O primeiro a se deitar com Roseli foi o Bruno. Mas na noite seguinte, assanhada que era, Roseli resolveu se deitar também com Bernardo. E ela conseguiu, em apenas duas noites, não só iniciar a vida sexual dos dois rapazes, como também deixar ambos completamente apaixonados.
Temendo o final daquela tripla amizade, Roseli pediu que os dois jurassem segredo. Deveriam fingir, os três, que aquelas noites jamais haviam acontecido.
Nos primeiros meses, tudo correu bem. Claro que os dois estavam secretamente apaixonados, mas a promessa feita para Roseli era sagrada e a amizade continuava dura feito rocha.

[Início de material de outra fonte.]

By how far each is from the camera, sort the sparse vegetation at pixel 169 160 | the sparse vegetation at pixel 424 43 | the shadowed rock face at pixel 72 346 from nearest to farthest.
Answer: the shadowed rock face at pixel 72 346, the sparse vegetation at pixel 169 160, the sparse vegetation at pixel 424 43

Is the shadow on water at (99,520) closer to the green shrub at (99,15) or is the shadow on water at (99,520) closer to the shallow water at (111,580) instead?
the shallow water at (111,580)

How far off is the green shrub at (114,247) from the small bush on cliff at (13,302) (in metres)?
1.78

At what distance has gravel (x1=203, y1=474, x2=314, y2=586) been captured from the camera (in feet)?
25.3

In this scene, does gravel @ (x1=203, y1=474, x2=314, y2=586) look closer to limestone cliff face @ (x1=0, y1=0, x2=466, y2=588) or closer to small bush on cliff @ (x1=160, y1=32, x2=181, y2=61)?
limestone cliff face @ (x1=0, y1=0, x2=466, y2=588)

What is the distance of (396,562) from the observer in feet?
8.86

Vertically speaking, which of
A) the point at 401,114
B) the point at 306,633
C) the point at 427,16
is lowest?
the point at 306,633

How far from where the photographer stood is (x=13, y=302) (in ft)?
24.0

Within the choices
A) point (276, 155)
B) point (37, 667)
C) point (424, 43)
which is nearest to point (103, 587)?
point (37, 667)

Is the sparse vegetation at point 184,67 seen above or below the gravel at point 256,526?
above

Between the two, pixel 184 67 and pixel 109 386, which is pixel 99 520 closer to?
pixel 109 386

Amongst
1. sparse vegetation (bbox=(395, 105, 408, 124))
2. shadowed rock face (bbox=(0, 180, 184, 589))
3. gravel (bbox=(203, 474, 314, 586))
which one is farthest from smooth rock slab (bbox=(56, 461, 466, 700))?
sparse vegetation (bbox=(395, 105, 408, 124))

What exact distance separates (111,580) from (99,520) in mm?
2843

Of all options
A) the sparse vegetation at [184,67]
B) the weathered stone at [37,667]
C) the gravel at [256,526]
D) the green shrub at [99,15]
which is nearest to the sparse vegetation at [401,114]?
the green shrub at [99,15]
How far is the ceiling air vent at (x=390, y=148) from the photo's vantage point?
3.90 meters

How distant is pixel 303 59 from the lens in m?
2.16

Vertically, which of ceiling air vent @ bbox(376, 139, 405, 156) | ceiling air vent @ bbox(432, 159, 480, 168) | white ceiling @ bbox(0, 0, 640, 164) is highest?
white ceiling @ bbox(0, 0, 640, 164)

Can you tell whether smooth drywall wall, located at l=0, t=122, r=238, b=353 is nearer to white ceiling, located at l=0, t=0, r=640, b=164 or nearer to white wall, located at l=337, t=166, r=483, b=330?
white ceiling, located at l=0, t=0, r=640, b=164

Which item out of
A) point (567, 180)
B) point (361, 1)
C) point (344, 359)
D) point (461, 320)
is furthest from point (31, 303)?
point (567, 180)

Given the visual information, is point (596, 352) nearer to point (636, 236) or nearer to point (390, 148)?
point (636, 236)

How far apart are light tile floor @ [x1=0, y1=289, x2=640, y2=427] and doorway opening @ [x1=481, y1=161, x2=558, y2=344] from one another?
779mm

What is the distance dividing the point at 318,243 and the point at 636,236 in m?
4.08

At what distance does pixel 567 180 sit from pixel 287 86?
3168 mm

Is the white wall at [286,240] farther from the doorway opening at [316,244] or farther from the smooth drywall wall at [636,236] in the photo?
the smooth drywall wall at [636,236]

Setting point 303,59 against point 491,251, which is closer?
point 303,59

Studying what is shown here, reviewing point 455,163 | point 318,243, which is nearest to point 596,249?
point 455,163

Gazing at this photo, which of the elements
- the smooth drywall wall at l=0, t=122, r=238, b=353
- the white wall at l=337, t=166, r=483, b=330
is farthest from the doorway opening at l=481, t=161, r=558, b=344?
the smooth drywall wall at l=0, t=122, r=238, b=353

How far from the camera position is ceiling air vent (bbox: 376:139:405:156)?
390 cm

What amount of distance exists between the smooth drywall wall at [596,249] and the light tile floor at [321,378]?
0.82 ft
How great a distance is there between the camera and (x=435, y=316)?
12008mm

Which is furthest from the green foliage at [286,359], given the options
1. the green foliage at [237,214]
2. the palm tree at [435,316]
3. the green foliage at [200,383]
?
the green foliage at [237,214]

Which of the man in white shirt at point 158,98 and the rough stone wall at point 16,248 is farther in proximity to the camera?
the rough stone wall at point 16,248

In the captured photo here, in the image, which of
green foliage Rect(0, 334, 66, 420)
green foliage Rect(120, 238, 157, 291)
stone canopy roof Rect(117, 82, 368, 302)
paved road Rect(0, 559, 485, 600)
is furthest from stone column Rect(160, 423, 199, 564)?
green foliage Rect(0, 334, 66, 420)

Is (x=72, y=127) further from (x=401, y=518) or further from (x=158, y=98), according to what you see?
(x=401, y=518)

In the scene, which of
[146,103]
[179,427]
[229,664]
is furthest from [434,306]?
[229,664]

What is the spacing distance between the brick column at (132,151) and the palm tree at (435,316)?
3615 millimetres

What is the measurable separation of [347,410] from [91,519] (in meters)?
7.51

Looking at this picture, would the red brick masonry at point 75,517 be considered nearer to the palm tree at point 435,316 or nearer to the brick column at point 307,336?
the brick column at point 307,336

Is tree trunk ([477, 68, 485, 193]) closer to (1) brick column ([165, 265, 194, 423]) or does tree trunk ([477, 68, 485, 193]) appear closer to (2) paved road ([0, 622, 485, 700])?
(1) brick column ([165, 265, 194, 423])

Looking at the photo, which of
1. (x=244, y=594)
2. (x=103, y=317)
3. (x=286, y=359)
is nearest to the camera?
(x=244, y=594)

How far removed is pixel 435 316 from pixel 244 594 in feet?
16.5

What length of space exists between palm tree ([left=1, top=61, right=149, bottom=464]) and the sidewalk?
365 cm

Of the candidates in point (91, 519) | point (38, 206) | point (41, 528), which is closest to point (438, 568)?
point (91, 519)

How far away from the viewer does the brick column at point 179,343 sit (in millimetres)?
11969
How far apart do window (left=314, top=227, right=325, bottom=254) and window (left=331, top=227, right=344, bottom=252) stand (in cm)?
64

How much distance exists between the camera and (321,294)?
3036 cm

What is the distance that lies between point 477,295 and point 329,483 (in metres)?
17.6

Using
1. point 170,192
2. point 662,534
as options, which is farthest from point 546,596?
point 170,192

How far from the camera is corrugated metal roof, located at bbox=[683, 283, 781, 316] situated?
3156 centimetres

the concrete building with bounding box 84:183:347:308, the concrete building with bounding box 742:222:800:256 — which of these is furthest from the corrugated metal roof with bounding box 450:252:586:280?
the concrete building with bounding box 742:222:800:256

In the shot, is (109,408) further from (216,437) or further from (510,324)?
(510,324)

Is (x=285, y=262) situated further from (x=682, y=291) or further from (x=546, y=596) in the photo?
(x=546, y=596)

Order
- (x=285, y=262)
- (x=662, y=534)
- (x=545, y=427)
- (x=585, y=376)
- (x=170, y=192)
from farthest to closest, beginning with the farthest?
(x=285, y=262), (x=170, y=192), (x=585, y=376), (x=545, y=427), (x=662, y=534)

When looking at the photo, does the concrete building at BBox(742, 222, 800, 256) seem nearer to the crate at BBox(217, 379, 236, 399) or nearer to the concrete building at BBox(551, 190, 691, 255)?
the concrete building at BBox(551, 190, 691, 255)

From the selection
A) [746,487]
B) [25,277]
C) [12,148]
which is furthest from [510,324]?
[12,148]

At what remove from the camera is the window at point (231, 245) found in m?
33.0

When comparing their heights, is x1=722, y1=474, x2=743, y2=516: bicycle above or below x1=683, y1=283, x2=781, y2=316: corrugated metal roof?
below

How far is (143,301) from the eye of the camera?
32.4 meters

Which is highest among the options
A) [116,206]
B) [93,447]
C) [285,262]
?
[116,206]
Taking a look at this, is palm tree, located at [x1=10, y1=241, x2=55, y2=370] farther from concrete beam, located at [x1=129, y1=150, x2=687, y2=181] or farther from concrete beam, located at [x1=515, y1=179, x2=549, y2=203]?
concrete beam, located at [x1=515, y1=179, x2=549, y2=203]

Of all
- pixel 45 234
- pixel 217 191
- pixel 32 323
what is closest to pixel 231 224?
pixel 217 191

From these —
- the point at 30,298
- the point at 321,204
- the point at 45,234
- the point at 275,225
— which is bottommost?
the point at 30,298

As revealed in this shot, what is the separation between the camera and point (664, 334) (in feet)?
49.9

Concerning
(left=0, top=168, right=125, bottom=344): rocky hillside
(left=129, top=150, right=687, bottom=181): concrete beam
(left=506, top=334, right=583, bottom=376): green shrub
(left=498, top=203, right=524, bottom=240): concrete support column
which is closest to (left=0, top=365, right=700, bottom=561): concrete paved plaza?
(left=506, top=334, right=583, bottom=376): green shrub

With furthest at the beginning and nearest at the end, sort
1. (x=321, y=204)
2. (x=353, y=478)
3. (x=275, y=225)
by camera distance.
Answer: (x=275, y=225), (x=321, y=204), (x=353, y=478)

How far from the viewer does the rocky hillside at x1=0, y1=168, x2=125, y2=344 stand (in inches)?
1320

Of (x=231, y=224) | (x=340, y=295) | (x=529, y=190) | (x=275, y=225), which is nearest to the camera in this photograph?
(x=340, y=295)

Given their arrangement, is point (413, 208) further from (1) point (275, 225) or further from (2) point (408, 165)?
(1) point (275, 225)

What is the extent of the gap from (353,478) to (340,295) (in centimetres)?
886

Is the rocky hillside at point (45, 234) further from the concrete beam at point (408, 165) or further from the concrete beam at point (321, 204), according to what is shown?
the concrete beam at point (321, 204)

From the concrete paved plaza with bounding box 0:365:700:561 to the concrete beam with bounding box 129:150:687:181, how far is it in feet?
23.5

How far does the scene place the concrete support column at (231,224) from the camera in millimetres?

Quando Roseli apareceu grávida naquela tarde de domingo, tanto Bruno quanto Bernardo ficaram em estado de choque. E a surpresa só não foi maior quando, além de não revelar para os amigos quem era o pai da criança, a menina pediu para que, durante a gravidez, os dois não a procurassem mais. Ambos relutaram, mas acabaram aceitando aquele estranho pedido de sua amada. Mas intimamente, Bruno tinha certeza de que em poucos meses, ele seria pai. E com Bernardo, claro, não era diferente.
Essa história toda fez ruir aquela amizade que até então, parecia inabalável. Além de se afastar de Roseli, aos poucos, Bruno e Bernardo também deixaram de se encontrar.
Mas o destino dos três já estava traçado e quando Roseli deu a luz, Bruno foi até a maternidade visitar aquele que ele acreditava ser seu filho. Lá chegando, deu de cara com Bernardo, babando em frente à vitrine de bebês rescém-nascidos, esperando a enfermeira mostrar aquele que ele acreditava ser seu filho.
Os dois entenderam o que estava se passando naquela maternidade e, imediatamente, se atracaram numa briga violenta que só foi separada quando a enfermeira finalmente chegou com o bebê. E para o espanto geral dos que estavam ali presente e, principalmente, dos dois rapazes briguentos, não restava mais dúvidas sobre quem era o pai: misteriosamente, a criança era a cara de um e o focinho do outro.